Lutz Michael Fröhlich vom DFB stellt Video-Assi-Funktion klar

6. November 2017 @

Bezugnehmend auf einen Brief des DFB vom 25. Oktober an alle Bundesliga-Vereine hat sich Lutz Michael Fröhlich, Sportlicher Leiter der Elite-Schiedsrichter des DFB, am Freitag nochmals an die Klubs gewandt. In seinem Schreiben bedauert Fröhlich ausdrücklich, dass „missverständliche Formulierungen“ im Brief der vergangenen Woche für Irritationen gesorgt und Fragen aufgeworfen hätten.

Die Grundlagen des Video-Assistenten noch einmal klargestellt – Foto: JPH

Ziel der Projektverantwortlichen sei es vielmehr, die Rollenverteilung zwischen Schiedsrichter und Video-Assistenten sowie die Interventionspraxis des Video-Assistenten zu schärfen, um wieder zu einer klaren und einheitlichen Ausrichtung bei allen Beteiligten zu kommen. Dies sei, so Fröhlich weiter, die Grundvoraussetzung, um wieder für die nötige Stabilität in diesem Projekt zu sorgen. Deshalb solle sollen in Abstimmung mit dem IFAB weiterhin folgende Grundregeln gelten:

Der Schiedsrichter trifft zu jedem Vorgang im Spiel eine Entscheidung.

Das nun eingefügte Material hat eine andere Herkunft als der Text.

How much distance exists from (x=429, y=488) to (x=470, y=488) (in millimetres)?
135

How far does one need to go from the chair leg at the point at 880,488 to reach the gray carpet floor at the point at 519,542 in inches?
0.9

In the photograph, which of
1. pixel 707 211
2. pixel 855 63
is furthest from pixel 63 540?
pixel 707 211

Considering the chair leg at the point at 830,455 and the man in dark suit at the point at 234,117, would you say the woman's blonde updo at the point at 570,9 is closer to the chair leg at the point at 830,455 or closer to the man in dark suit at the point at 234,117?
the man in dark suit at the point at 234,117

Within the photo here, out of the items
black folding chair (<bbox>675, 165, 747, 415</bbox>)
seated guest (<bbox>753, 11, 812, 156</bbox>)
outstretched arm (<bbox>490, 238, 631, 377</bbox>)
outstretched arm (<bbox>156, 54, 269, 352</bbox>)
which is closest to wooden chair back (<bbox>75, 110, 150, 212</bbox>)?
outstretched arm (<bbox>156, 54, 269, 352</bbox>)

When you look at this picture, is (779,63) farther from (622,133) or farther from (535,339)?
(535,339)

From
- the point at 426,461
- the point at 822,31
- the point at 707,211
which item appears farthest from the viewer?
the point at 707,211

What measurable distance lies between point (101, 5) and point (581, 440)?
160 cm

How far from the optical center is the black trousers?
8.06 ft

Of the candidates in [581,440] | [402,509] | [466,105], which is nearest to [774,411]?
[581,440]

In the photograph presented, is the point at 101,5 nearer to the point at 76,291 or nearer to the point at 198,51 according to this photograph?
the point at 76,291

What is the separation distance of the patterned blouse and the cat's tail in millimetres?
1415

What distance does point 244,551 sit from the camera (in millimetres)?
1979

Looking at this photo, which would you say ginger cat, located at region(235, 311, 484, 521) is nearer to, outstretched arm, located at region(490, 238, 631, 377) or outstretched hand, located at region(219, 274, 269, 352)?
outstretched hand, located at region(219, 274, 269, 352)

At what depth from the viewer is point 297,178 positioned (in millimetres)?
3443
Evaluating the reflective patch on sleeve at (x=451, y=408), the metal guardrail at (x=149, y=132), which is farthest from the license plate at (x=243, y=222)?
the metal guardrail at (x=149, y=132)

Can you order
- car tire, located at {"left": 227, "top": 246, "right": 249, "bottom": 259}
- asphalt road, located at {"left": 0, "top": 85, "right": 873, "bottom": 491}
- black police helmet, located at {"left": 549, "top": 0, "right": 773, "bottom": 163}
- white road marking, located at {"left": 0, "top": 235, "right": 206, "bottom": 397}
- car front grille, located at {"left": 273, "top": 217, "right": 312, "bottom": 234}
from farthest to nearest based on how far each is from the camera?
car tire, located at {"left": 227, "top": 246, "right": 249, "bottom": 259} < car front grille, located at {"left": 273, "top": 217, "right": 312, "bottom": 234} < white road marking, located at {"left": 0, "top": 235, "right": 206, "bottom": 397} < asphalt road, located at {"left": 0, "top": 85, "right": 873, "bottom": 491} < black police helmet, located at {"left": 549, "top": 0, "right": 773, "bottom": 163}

Auch wenn es zu einem Eingriff des Video-Assistenten kommt, bleibt die finale Entscheidung verantwortlich beim Schiedsrichter.

Aufgabe des Video-Assistenten ist es, den Schiedsrichter vor „klar falschen Entscheidungen“ zu bewahren oder ihn bei Vorfällen zu unterstützen, die außerhalb seines Blickfeldes geschehen – zum Beispiel Tätlichkeiten oder eindeutig strafstoßwürdige Fouls. Der Video-Assistent ist ein „Assistent“ und nicht „Schiedsrichter“ oder gar „Oberschiedsrichter“.

Nach einer Definition vom International Board liegt ein klarer Fehler des Schiedsrichters vor, wenn er seine Entscheidung nach Betrachtung des Bildmaterials unverzüglich ändern würde.

Bei faktischen Entscheidungen, wie zum Beispiel der Festlegung des Tatortes, also Foul im Strafraum oder außerhalb, oder der Bewertung einer Abseitsposition, wird der Video-Assistent dem Schiedsrichter einen klaren Entscheidungshinweis geben können, den dieser dann direkt, also auch ohne Ansehen, in seine Entscheidung umsetzen kann, da die Frage nach einer Auslegung oder Interpretation nicht relevant ist.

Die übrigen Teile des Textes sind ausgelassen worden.